Dimensions of minibatch

I’m sort of struggling with the same issue as here , but the answer isn’t really clear to me.

What I’m trying to do is to make a basic timeseries forecasting with a RNN architecture with minibatches.

I got the minibatches working for a Dense model, but the RNN seems to work different.

As data, I have sequences of length S, and I have N observations. For a simple dense model (Chain(Dense(S, 10), Dense(10, 1)) I need to structure my data as a SxN Array. After that, I used Flux.Data.DataLoader to create batches.

So far, this works. But now the RNN: simply changing the model to Chain(RNN(S,10), Dense(10,1)) does not work as expected.
Well, I can create a model m and feed it m(train_x) with train_x having SxN dimensions. That returns an 1xN output.

However, running this again on a subset with dimensions SxM with M a different dimension as N, returns a DimensionMismatch error.

What I think is going on, is that the RNN needs a specification for the amount of features (which is 1 in my case) and is assuming that I have 210 features. So, this suggests that to use batches, I would need to add an extra dimension for the features. This is similar to what I have seen in tensorflow.

I have also looked at the char-rnn.jl example from the Flux model-zoo, but I just don’t get it to work. Tried different dimensions, reshaping, etc etc. I was hoping someone could either explain what is going on there, or what the dimensions ought be.

I am struggling with the same problem. I found the model actually changed automatically after training with minibatches. For example, the size of states in the model RNN(S,10) is Sx1 before training, but will become SxN after training with a SxN array. The output from model(a) (a is a Sx1 array) will become a 10xN array. I do not understand why…

Hi,

Flux does recurrent layers a bit differently compared to other popular frameworks. I think it is pretty well explained in the docs, but the dot is easy to miss and if one is used to how other frameworks do it this is a new take.

Short story is that you need to feed the recurrent layers a sequence of examples. If you for example have S features in T timesteps and want to use a batch size of N then your N examples could be arranged as an array of arrays [[SxN], [SxN],...] where element t in the outer array is the SxN examples for sequence step t.

You can of course replace this with an interator or any other means of producing the sequence in this format. The point is that the flux RNN layers are stateful, meaning that they remember what you called them with the last time and will assume that what you call them with now is the next step in the sequence. To “end” the sequence, you call `Flux.reset!(model).

That is why calling it with an SxM input will fail as Flux then thinks you provided a different number of examples for the next timestep.

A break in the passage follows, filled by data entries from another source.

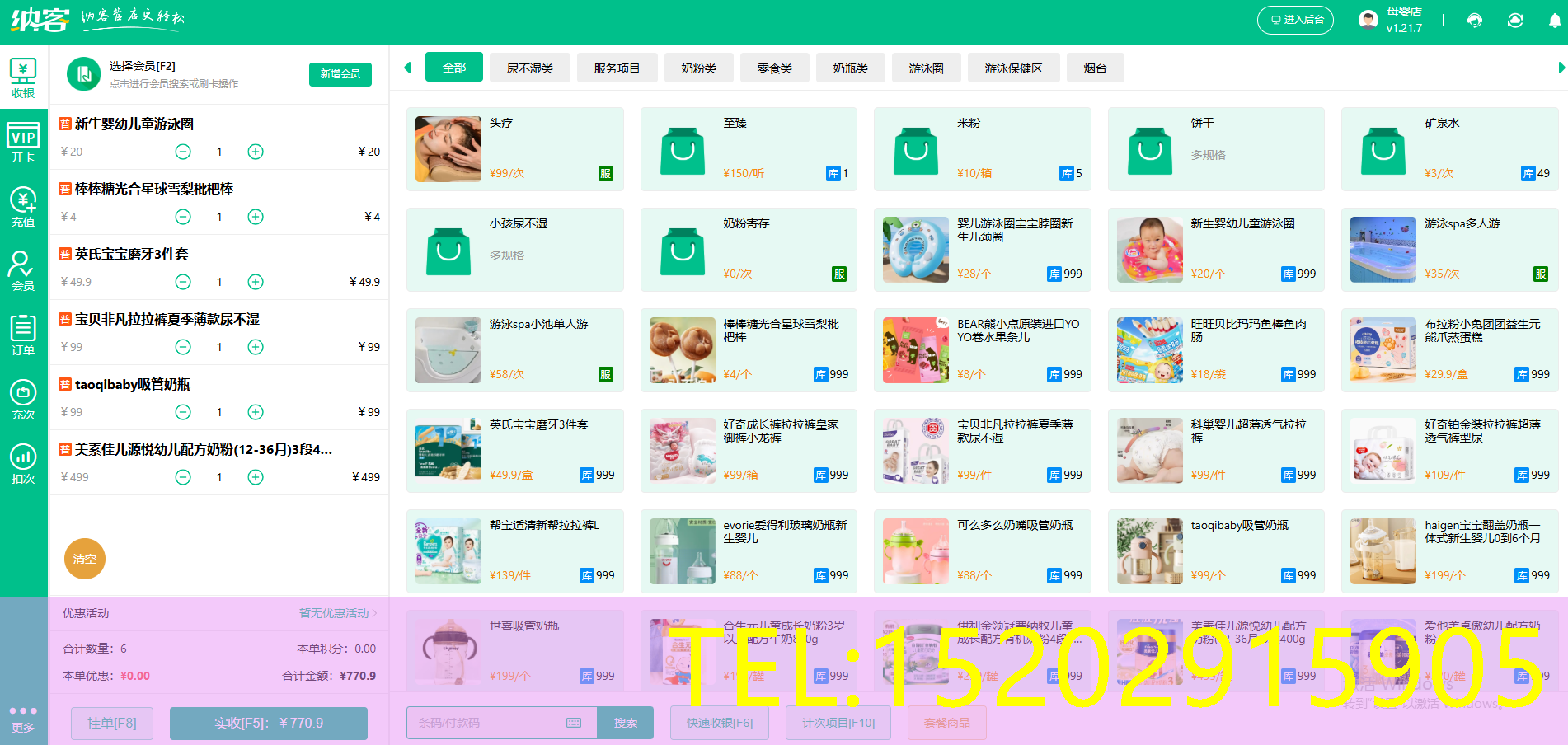母婴店管理软件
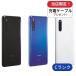 Galaxy A41 SCV48 au версия 64GB разряд C б/у смартфон смартфон корпус SIM свободный Sim свободный 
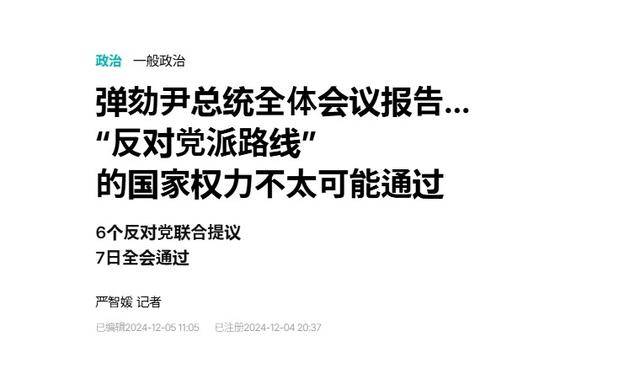 执政党捏着鼻子要“保尹”<strong></p>
<p>证券私募基金</strong>，尹锡悦的总统宝座，将由8个人决定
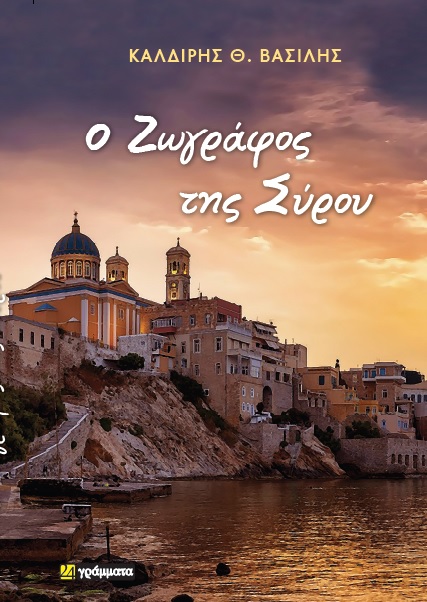 Ο ζωγράφος της Σύρου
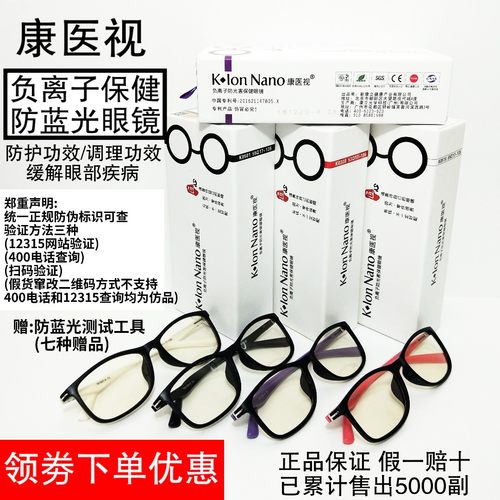 康医视五合一负离子防蓝光眼镜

Note how other frameworks enforce this by having 3D arrays as input to recurrent layers as it is not possible to create a 3D array where this happens. They also typically hide the statefulness by implicitly reseting after a pass.

I guess this can serve as an example as to why the programming world does not like to deal with state :slight_smile:

1 Like

Thanks, I think this clears it up enough for me to continue!